Running ScaleIO in the HomeDC

In this Post, I will describe how I have come about in deploying a ScaleIO Software-Defined Storage in the Home Datacenter. Over the course of 2016, I have upgraded my clusters from VMware Virtual SAN Hybrid (Flash for Caching Tier and SAS Enterprise disks for Capacity Tier) to an All Flash Tiering. This has released Multiple 4TB SAS Enteprise disk from the vSAN config. Rather than remove these from the hosts, I decided to learn and test the Free and Frictionless edition of DellEMC ScaleIO.

My ScaleIO design crosses the boundaries of three VMware vSphere Clusters, and is hosted across eight Tower case servers in the Home Datacenter. In a normal production ScaleIO cluster, the recommendation is to have a minimum of 6 disk drivers per  ScaleIO Data Server (the servers shading the storage). As you will see, in my design I spread the SAS Enterprise disks across the eight servers.
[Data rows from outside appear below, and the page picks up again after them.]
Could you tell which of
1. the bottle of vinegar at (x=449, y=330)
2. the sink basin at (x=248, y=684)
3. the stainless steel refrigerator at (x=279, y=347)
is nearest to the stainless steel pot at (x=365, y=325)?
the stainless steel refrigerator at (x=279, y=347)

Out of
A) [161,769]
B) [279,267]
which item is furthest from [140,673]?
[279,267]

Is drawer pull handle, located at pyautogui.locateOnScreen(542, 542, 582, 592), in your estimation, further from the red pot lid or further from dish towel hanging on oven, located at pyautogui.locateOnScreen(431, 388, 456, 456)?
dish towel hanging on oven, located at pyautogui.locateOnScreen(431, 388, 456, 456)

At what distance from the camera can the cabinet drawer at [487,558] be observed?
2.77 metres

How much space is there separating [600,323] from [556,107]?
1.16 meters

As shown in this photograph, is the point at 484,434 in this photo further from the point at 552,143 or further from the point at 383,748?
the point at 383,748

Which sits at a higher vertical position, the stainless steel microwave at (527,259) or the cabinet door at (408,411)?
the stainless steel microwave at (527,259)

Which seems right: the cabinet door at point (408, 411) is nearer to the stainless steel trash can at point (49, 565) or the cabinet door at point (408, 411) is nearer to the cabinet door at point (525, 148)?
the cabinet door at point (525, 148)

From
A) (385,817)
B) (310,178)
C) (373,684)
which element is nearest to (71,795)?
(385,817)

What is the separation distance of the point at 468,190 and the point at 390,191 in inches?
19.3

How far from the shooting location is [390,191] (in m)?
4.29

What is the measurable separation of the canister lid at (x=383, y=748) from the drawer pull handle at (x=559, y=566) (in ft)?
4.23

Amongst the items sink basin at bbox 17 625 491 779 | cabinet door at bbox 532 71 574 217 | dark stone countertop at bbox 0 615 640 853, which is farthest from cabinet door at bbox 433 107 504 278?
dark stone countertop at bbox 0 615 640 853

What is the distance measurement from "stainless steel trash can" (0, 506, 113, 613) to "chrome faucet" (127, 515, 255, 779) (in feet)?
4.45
I’m not going to cover the definition of Protection Domains or Storage Pools in this article, but for this design, I have a single Protection Domain (pd1) with a single Storage Pool which I named SAS_pool. I did device the Protection Domain into three separate Fault Sets (fs1, fs2 and fs3), so as to spread failures across the hosts based on the power phase use in my datacenter.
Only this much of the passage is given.